**SELECTED EXTRACT**
┌──

Uncovering the biosphere: Predicting 6 Vital Plant Traits from Plant Images for Ecosystem Health
Overview of My Solution: PlantHydra
My solution involved a combination of methods coming together, which I'll summarize here. The primary components are:
1. The Three-Head Solution ("PlantHydra")
Initially, I used only one head to directly regress the traits, but this approach was insufficient for accurately identifying plant traits. There is a clear correlation between plant traits and species, and even species from similar environments share common traits. For example, species from regions with higher rainfall typically have greener and larger leaf areas. In the PlantTraits contest, we estimate mean trait values for a species, making it crucial to correctly identify the species or a cluster of species with similar traits.
With this in mind, I divided the training observations into 17,396 species based on unique plant traits. I then adopted a three-head approach:
- Regression Head: Estimates the normalized traits directly.

└──

**RAW DATA**

┌──

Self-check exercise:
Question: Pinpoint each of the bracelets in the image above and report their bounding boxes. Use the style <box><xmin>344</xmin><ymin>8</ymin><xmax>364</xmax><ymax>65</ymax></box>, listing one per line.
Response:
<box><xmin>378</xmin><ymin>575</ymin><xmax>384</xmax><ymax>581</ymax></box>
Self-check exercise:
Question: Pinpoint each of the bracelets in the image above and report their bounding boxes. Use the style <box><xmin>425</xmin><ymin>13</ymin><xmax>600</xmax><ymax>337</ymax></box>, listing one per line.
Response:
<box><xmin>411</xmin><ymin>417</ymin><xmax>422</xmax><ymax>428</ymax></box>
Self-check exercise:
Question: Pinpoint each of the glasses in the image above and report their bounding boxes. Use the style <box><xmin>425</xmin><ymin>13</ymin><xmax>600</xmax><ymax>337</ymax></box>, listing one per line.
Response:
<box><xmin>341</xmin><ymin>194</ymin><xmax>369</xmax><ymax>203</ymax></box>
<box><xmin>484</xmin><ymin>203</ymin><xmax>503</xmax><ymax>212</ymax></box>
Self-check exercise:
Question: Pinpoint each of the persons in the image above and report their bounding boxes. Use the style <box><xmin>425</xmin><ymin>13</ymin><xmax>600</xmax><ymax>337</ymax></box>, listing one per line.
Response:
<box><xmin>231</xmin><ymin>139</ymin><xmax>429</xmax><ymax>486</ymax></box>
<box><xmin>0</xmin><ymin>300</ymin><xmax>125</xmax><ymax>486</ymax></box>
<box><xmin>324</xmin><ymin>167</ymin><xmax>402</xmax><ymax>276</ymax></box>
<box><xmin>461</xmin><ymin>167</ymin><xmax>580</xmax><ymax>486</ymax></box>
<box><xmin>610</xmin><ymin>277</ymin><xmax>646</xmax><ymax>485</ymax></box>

└──

**TO BE DONE**
[A] Reproduce all four bounding-box records above line for line, without any changes.
[B] Write the next part of the PlantHydra write-up, starting after its last sentence.
The records above have no connection to the plant traits write-up.

**EXERCISE RESPONSES**
[A]
Self-check exercise:
Question: Pinpoint each of the bracelets in the image above and report their bounding boxes. Use the style <box><xmin>344</xmin><ymin>8</ymin><xmax>364</xmax><ymax>65</ymax></box>, listing one per line.
Response:
<box><xmin>378</xmin><ymin>575</ymin><xmax>384</xmax><ymax>581</ymax></box>
Self-check exercise:
Question: Pinpoint each of the bracelets in the image above and report their bounding boxes. Use the style <box><xmin>425</xmin><ymin>13</ymin><xmax>600</xmax><ymax>337</ymax></box>, listing one per line.
Response:
<box><xmin>411</xmin><ymin>417</ymin><xmax>422</xmax><ymax>428</ymax></box>
Self-check exercise:
Question: Pinpoint each of the glasses in the image above and report their bounding boxes. Use the style <box><xmin>425</xmin><ymin>13</ymin><xmax>600</xmax><ymax>337</ymax></box>, listing one per line.
Response:
<box><xmin>341</xmin><ymin>194</ymin><xmax>369</xmax><ymax>203</ymax></box>
<box><xmin>484</xmin><ymin>203</ymin><xmax>503</xmax><ymax>212</ymax></box>
Self-check exercise:
Question: Pinpoint each of the persons in the image above and report their bounding boxes. Use the style <box><xmin>425</xmin><ymin>13</ymin><xmax>600</xmax><ymax>337</ymax></box>, listing one per line.
Response:
<box><xmin>231</xmin><ymin>139</ymin><xmax>429</xmax><ymax>486</ymax></box>
<box><xmin>0</xmin><ymin>300</ymin><xmax>125</xmax><ymax>486</ymax></box>
<box><xmin>324</xmin><ymin>167</ymin><xmax>402</xmax><ymax>276</ymax></box>
<box><xmin>461</xmin><ymin>167</ymin><xmax>580</xmax><ymax>486</ymax></box>
<box><xmin>610</xmin><ymin>277</ymin><xmax>646</xmax><ymax>485</ymax></box>

[B]
- Classification Head: Classifies the observation into one of the 17,396 species, and the corresponding species traits are chosen as the predicted traits.
- Soft Classification Head: Addresses long-tail classification issues and inter-species correlation by calculating the final trait values through a weighted sum of species traits, with weights derived from the classification head's softmax scores.
Finally, these three heads were blended to obtain the final traits. The blending weights were made trainable to optimally weigh predictions from each head.
2. DINOv2 VIT-b and VIT-l Backbone
I experimented with ViT-b and ViT-l backbones for feature extraction due to their powerful performance in such tasks. A model pre-trained on the flora of southwestern Europe (based on Pl@ntNet collaborative images [1]) provided a significant boost in detecting plant traits.
3. Structured Self-Attention for Metadata
The metadata about climate, soil, etc., played a crucial role in estimating traits like nitrogen content and seed dry mass, as these factors directly affect plant growth. After several failed attempts with various consolidation approaches, such as PCA, I implemented a Structured Self-Attention module to identify correlations between traits and metadata, as well as within the metadata itself.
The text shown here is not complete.